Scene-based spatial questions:
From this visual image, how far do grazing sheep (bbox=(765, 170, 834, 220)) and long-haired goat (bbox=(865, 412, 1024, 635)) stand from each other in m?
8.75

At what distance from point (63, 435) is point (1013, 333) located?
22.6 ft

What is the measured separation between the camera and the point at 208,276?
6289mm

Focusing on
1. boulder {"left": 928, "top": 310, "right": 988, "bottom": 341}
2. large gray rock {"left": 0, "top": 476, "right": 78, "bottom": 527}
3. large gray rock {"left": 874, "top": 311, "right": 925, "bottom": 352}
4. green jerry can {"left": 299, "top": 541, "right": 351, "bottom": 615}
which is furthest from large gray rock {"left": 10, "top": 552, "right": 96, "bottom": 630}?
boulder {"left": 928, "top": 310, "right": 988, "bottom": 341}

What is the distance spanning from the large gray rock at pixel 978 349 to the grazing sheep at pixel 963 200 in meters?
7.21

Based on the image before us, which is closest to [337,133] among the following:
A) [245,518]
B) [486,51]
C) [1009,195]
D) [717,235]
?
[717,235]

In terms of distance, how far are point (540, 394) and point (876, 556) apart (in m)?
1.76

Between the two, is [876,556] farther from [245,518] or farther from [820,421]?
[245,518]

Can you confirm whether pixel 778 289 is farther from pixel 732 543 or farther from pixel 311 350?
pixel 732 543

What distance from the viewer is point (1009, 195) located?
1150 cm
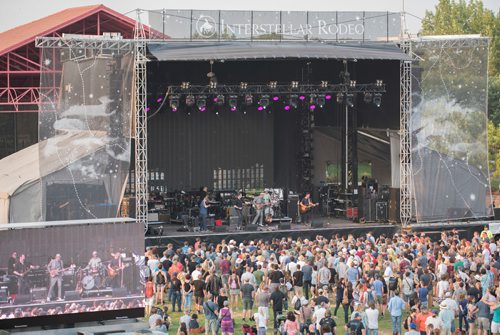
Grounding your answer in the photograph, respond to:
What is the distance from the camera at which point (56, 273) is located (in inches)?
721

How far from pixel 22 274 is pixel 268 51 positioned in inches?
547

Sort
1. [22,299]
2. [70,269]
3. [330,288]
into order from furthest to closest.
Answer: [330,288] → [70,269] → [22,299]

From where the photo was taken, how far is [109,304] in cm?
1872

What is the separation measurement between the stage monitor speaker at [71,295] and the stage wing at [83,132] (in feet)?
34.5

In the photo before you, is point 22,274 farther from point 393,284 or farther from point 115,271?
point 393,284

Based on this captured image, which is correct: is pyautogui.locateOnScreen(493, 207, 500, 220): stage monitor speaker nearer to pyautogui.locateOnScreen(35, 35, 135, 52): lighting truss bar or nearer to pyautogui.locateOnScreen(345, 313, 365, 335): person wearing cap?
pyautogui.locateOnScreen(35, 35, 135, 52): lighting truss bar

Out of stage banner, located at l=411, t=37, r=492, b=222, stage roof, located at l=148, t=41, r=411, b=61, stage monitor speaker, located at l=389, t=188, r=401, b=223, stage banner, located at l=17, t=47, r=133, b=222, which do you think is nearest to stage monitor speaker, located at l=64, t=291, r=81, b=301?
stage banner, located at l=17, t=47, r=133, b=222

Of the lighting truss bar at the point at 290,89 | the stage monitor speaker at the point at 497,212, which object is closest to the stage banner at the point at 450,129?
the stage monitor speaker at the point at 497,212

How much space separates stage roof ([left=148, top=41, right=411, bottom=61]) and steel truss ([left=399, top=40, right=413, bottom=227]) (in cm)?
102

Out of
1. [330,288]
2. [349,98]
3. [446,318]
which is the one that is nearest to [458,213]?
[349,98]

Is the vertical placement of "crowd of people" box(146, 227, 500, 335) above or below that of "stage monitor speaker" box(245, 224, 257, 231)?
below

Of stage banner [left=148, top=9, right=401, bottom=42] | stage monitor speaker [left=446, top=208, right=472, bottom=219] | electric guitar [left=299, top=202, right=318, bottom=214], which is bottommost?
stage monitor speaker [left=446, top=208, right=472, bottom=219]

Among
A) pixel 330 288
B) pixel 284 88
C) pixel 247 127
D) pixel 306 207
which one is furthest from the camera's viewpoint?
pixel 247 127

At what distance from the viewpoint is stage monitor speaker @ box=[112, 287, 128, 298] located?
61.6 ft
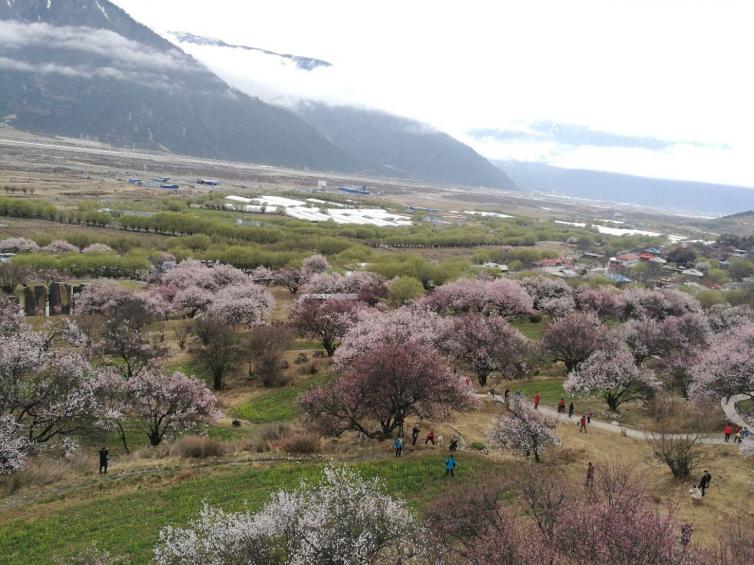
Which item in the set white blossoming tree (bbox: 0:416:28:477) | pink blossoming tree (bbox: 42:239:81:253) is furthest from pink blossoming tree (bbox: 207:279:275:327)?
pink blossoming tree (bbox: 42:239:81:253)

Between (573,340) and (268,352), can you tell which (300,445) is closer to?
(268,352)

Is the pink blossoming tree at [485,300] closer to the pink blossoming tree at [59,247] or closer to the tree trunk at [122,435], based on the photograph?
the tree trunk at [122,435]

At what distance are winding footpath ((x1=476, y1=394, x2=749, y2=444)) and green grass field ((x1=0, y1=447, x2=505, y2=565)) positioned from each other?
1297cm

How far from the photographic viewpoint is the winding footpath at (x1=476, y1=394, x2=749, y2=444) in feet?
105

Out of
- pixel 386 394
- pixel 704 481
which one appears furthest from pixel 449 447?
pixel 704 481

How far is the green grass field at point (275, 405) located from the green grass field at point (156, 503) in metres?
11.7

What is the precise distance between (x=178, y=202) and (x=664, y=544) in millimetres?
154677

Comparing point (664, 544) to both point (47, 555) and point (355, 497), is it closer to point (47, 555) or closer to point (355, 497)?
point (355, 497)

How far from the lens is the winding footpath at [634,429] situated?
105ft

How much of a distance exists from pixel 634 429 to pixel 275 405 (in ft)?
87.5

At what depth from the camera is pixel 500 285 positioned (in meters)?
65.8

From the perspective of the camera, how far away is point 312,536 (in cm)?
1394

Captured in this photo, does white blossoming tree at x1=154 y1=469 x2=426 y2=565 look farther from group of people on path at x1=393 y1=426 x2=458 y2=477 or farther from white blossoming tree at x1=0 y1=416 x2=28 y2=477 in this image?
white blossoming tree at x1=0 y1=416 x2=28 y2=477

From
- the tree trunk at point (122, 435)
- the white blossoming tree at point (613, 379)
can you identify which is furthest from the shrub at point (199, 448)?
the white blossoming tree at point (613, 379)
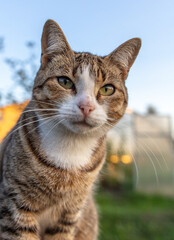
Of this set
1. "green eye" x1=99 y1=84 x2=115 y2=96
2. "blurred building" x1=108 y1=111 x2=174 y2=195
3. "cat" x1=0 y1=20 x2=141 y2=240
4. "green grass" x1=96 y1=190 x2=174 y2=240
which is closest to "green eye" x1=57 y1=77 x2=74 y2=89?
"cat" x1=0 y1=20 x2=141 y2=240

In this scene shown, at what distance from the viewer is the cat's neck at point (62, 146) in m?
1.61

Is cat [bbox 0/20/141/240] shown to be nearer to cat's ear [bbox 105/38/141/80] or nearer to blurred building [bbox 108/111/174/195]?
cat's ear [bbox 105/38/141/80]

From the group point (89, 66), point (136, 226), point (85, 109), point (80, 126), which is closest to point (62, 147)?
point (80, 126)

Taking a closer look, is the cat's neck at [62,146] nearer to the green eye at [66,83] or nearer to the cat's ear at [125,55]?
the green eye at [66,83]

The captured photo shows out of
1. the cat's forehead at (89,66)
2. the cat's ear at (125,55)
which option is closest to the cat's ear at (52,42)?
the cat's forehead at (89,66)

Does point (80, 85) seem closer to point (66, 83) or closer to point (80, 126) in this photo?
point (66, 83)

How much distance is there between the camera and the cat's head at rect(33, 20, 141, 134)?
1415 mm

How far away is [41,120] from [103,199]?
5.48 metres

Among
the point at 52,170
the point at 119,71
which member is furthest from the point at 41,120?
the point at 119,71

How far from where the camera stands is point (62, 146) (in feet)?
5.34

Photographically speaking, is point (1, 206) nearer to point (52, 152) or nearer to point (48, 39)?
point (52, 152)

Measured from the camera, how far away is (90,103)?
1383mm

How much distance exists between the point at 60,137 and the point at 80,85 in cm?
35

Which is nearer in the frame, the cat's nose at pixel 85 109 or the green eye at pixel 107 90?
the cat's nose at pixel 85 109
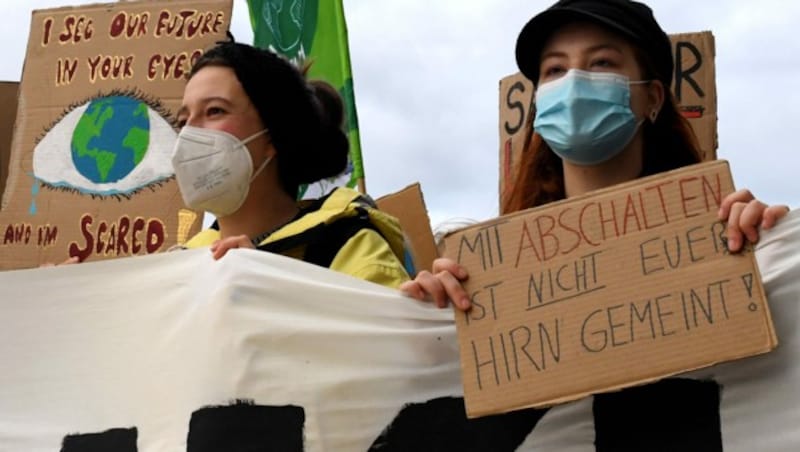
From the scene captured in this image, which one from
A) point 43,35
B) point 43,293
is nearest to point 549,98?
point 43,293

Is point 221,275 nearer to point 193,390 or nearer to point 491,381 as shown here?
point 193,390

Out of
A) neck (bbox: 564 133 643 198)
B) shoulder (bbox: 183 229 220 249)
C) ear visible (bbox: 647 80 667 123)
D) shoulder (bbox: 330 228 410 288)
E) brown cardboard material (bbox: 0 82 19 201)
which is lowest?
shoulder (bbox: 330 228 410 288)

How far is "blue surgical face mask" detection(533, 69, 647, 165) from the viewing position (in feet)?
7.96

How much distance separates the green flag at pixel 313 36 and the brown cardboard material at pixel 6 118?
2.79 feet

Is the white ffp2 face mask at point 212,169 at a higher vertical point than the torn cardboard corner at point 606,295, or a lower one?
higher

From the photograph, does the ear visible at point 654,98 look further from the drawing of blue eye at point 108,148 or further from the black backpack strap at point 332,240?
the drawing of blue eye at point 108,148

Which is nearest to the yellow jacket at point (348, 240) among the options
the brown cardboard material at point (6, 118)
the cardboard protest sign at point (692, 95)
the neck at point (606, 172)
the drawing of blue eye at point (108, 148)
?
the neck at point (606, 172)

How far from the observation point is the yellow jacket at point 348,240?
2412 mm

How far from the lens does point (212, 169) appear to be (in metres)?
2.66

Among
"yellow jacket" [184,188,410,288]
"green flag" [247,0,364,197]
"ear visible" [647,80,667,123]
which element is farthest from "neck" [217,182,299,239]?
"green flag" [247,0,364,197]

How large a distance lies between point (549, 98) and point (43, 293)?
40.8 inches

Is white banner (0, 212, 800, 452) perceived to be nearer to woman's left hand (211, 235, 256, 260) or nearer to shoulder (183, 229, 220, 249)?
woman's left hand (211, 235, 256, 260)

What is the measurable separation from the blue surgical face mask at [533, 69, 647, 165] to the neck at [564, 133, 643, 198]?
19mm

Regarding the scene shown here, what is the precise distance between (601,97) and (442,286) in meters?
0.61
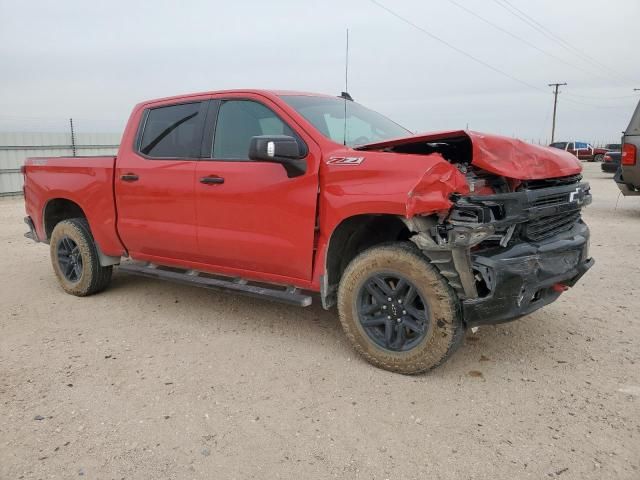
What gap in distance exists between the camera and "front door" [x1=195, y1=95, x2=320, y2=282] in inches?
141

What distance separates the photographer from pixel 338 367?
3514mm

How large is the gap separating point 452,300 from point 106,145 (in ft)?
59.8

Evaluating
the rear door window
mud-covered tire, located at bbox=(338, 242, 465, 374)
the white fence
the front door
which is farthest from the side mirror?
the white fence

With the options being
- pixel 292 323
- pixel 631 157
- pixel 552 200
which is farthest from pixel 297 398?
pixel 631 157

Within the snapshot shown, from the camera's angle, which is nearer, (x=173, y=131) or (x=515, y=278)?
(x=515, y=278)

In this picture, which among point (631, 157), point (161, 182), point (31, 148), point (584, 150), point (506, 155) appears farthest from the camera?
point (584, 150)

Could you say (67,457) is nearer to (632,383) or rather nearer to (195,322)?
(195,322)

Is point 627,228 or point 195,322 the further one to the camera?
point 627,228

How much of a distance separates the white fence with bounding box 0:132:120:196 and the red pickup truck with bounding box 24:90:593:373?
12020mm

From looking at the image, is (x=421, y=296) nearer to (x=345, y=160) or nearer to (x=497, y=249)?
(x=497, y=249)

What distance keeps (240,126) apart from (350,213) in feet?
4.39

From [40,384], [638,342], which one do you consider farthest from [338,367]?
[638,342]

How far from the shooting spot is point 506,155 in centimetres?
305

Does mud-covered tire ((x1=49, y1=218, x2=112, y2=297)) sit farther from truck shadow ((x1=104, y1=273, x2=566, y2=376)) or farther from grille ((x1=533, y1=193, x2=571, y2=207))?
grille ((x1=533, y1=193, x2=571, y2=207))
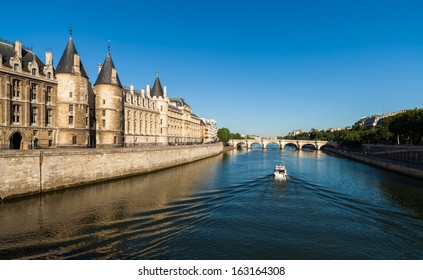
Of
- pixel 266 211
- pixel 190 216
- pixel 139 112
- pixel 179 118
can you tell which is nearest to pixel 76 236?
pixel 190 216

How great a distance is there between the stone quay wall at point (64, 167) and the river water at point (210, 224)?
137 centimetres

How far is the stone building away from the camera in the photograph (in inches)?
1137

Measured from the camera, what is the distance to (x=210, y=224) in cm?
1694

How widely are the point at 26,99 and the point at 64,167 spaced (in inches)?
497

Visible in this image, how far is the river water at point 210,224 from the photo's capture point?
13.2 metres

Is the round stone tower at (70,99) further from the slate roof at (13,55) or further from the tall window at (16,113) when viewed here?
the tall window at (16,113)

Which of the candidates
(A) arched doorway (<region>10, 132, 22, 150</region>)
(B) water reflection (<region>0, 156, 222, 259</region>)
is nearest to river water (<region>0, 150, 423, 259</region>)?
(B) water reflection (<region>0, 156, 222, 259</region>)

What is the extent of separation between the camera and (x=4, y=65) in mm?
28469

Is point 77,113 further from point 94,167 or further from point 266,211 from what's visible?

> _WHAT YOU NEED TO DO_
Format every line from the one containing "Is the round" through the last line of the entries as a numbered list, and leave out any blank lines.

> _FULL OUTPUT_
1. Is the round stone tower at (70,99) further from the slate roof at (13,55) or further from the tall window at (16,113) when viewed here?
2. the tall window at (16,113)
3. Which of the candidates
4. (A) arched doorway (<region>10, 132, 22, 150</region>)
5. (B) water reflection (<region>0, 156, 222, 259</region>)
6. is nearest to river water (<region>0, 150, 423, 259</region>)?
7. (B) water reflection (<region>0, 156, 222, 259</region>)
8. What is the extent of separation between the camera and (x=4, y=65) in mm?
9. 28469
10. Is point 77,113 further from point 94,167 or further from point 266,211 from what's visible?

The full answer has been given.